Contributed by: Brett Northey
The Australian Football League, organisers of the 2005 Australian Football International Cup, have revealed plans to dramatically increase promotion for the tournament compared with the inaugural Cup in 2002.
There has been a school of thought that the 2002 IC was not heavily promoted because the standard of play was an unknown quantity, given the relatively small number of players in leagues around the world. Three years on and the numbers playing the game outside of Australia has steadily increased, and the importance put on doing well this year in Melbourne has been quite high. Although the football to be played will not rival that of the professional AFL, good quality amateur footy is expected. Importantly, most countries are treating the matches very seriously and the games will bring together the colour and excitement of international competition. Many people have thus wondered whether the AFL will do more to promote the event. Happily, the answer appears to be yes.
AFL Community Development Manager Ed Biggs and Cherie Fraser, in charge of marketing for the International Cup, have told worldfootynews.com that they have allocated a similar media budget for the tournament (in addition to the costs of running the event) as to what the AFL spent promoting the round 13 AFL match between the Western Bulldogs and Carlton in Darwin in Australia's Northern Territory. Aussie Rules is popular in that area, but it doesn't have its own AFL side. Some would see such a budget as a good thing, others may say that one game deserves less than the International Cup, but of course one is a ticketed professional event and the other amateur.

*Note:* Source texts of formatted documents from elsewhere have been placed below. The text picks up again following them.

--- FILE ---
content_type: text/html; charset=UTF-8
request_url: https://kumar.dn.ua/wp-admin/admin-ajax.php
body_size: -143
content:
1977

The matches will have free admission and attendances are expected to vary from round to round. Round 1 on Wednesday 3rd August includes the Opening Ceremony at 12pm. Children from some local schools are expected to attend, as well local dignitaries. The Wangaratta matches, in round 4, are also expected to be well attended, with the event likely to receive more attention in a country town. As previously reported, the Souvenir Program will be included in the AFL Record the week prior to the tournament. The Record sells tens of thousands of copies each week at AFL matches, featuring the AFL teams and match previews. This alone will ensure the International Cup is brought to the attention of the footy public.

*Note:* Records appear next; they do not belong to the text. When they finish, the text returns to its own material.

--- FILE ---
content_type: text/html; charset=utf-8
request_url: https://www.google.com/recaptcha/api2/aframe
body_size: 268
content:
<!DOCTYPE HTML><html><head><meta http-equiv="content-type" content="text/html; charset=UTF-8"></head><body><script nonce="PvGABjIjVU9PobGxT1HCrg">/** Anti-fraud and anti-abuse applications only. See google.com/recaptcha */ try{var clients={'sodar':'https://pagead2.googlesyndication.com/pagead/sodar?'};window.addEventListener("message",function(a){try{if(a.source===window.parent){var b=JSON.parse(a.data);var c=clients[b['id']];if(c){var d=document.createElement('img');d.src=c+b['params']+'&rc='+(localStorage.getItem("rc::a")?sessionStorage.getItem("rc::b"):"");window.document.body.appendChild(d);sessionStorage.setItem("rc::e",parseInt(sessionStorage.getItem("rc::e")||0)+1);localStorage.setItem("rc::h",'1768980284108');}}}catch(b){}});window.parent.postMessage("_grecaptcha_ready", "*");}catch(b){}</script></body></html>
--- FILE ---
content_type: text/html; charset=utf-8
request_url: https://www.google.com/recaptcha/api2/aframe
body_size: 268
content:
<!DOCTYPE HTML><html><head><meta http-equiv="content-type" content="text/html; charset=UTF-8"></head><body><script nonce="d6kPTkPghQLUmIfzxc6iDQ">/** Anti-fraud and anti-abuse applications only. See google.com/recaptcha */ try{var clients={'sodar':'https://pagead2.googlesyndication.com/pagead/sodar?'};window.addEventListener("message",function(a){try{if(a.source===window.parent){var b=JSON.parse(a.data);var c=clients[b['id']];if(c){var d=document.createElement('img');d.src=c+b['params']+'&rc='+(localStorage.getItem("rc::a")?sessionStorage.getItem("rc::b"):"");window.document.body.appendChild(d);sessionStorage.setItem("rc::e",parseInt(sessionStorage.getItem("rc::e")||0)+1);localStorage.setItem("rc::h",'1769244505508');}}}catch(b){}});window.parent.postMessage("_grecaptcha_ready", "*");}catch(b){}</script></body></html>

Of course at the end of the day public interest is heavily influenced by the media. To this end, the AFL will be issuing daily press releases in the two weeks leading up to the Cup, and then all through the series. They have also organised for paid newspaper advertising, and radio spots on non-English language stations. It is also hoped that some players will appear on Channel 9's top rating The Footy Show and Channel 10's Before the Game. There should also be more emphasis on the International Leagues section of the AFL website (under their Development page), in particular the International Cup section.
So it appears that everything is being put in place for a big tournament. The next major step would be to secure a major sponsor and schedule the tournament either in a break between AFL rounds or outside of the main season, but that would probably be premature, particularly as many of the players are keen to take in as many AFL matches as possible during their stay. Perhaps in 2008, or in Cups after that.